Musical Notes: My Favorite Story About Music

I have read much about the power of music through the years, but no writing has ever touched me as deeply as this one.

This reading comes to us via The Freedom Project, which uses it at the Welcome Home ceremony that they hold for returnees from prison. A search for the original source brings up a number of possible attributions: Malidoma Patrice Some, “Of Water and the Spirit: Ritual, Magic and Initiation in the Life of an African Shaman;’ African poet Tolba Phanem; and Alan Cohen, “Living from the Heart.”

They’re Singing Your Song

When a woman in a certain African tribe knows she is pregnant, she goes out into the wilderness with a few friends and together they pray and meditate until they hear the song of the child.
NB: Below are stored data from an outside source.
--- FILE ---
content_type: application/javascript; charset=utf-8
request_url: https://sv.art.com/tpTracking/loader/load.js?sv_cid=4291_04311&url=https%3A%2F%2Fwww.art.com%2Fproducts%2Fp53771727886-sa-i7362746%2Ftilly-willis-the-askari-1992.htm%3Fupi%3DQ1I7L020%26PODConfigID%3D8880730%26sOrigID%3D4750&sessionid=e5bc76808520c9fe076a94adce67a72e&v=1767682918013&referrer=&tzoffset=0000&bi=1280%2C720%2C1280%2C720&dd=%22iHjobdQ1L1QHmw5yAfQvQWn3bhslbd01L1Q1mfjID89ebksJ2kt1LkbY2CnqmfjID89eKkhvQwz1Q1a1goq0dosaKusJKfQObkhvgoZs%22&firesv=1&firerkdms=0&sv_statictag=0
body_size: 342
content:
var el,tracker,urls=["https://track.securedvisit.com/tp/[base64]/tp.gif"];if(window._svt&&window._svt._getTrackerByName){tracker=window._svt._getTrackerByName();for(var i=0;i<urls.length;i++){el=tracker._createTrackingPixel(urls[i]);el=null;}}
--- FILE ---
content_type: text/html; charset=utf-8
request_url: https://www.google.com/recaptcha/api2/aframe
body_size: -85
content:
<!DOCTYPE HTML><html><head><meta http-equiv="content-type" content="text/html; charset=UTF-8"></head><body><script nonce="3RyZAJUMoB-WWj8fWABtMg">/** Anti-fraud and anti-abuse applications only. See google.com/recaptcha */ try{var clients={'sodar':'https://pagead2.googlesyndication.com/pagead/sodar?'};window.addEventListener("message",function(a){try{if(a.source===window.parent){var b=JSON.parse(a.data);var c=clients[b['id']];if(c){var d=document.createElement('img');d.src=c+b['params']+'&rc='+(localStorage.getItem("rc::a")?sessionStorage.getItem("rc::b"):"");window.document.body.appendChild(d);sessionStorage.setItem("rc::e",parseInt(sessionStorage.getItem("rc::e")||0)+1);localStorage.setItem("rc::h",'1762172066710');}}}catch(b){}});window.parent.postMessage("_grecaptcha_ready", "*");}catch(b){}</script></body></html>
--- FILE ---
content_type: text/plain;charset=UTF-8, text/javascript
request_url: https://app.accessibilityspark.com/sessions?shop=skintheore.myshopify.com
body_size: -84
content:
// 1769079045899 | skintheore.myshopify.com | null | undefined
They recognize that every soul has its own vibration, expression and purpose. When the women attune to the song, they sing it out loud. Then they return to the tribe and teach it to everyone else.

This song is sung at every important event of the child. When he or she is born, the community gathers and sings the child’s song to him or her. Later, when the child enters education, the village gathers and chants the child’s song. When the child passes through the initiation to adulthood, the people again come together and sing. At the time of marriage, the person hears his or her song. Finally, when the soul is about to pass from this world, the family and friends gather at the person’s bed, just as they did at their birth, and they sing the person to the next life.  

In this African tribe there is one other occasion upon which the villagers sing to the child. If at any time during his or her life, the person commits a crime, acts irresponsibly or unjustly, he is placed in the center of the village, alone and unfettered. All work ceases, and every man, woman and child in the village gathers in a large circle around the accused individual. Then each person in the tribe speaks to the accused, one at a time, about all the good things the person in the center of the circle has done in his lifetime. Every incident, every experience that can be recalled with any detail and accuracy is recounted. All his positive attributes, good deeds, strengths and kindnesses are recited carefully and at length.

The tribal ceremony can last several days. At the end of the ceremony, the circle sings to the accused his or her song until this person fully remembers who he or she is. The tribal circle is broken, a joyous celebration takes place, and the person is symbolically and literally welcomed back into the tribe.